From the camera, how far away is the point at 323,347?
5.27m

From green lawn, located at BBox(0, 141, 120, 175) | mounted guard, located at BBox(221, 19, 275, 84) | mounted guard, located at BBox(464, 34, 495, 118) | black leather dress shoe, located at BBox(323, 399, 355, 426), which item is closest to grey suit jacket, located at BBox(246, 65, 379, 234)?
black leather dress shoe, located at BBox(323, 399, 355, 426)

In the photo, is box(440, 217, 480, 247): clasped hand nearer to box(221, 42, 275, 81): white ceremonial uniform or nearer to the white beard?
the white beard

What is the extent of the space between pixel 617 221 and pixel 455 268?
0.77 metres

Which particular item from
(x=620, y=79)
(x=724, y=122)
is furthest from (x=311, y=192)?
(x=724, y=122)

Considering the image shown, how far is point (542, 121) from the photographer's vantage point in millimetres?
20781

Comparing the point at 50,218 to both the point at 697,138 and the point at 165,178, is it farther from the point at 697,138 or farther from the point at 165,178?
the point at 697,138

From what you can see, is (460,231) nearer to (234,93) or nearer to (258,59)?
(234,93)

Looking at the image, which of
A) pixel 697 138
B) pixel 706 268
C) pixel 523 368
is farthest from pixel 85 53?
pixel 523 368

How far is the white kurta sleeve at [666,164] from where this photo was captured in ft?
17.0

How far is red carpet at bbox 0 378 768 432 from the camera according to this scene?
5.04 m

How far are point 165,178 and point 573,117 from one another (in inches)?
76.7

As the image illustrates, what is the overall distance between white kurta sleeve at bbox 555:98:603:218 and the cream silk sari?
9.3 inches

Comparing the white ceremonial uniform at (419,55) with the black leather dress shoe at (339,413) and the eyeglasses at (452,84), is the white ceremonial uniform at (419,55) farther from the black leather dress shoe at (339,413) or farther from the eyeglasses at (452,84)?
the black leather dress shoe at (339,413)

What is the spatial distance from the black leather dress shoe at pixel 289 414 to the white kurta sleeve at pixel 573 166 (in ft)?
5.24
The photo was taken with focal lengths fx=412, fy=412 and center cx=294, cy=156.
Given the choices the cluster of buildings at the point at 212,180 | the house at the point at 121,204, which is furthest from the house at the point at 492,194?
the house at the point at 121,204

--------------------------------------------------

Rewrite the lines above, substituting "white linen sleeve" for "white kurta sleeve" wherever it occurs and leaving everything else the same.

From the camera, how far away is the point at 323,347?
5.27m

From green lawn, located at BBox(0, 141, 120, 175) | mounted guard, located at BBox(221, 19, 275, 84) | mounted guard, located at BBox(464, 34, 495, 118) | black leather dress shoe, located at BBox(323, 399, 355, 426), which item is closest to grey suit jacket, located at BBox(246, 65, 379, 234)?
black leather dress shoe, located at BBox(323, 399, 355, 426)

In the photo, is box(440, 217, 480, 247): clasped hand nearer to box(221, 42, 275, 81): white ceremonial uniform or nearer to the white beard?
the white beard

What is the extent of the space between pixel 617 221 and pixel 455 268?
0.77 metres

Which particular item from
(x=620, y=79)
(x=724, y=122)
is furthest from (x=311, y=192)?
(x=724, y=122)

Considering the image shown, how far is point (542, 121) from the photographer's vantage point in millimetres?
20781

Comparing the point at 50,218 to both the point at 697,138 and the point at 165,178, is it farther from the point at 697,138 or farther from the point at 165,178?
the point at 697,138

From what you can see, is (460,231) nearer to (234,93) or nearer to (258,59)?
(234,93)

Looking at the image, which of
A) pixel 697 138
B) pixel 706 268
C) pixel 523 368
is farthest from pixel 85 53?
pixel 523 368

How far is the white linen sleeve at [666,164] from where this photo was captured in ft?
17.0

How far is red carpet at bbox 0 378 768 432 from the camera according to this scene?
5.04 m

How far are point 165,178 and point 573,117 from one another (in inches)?
76.7

As the image illustrates, what is the overall distance between white linen sleeve at bbox 555:98:603:218 and the cream silk sari?
9.3 inches

Comparing the white ceremonial uniform at (419,55) with the black leather dress shoe at (339,413) and the eyeglasses at (452,84), is the white ceremonial uniform at (419,55) farther from the black leather dress shoe at (339,413) or farther from the eyeglasses at (452,84)?
the black leather dress shoe at (339,413)

What is the spatial distance from the black leather dress shoe at pixel 289 414 to the white linen sleeve at pixel 573 166 (in ft)?
5.24
The photo was taken with focal lengths fx=412, fy=412 and center cx=294, cy=156.
Given the choices the cluster of buildings at the point at 212,180 | the house at the point at 121,204, which is furthest from the house at the point at 492,194?
the house at the point at 121,204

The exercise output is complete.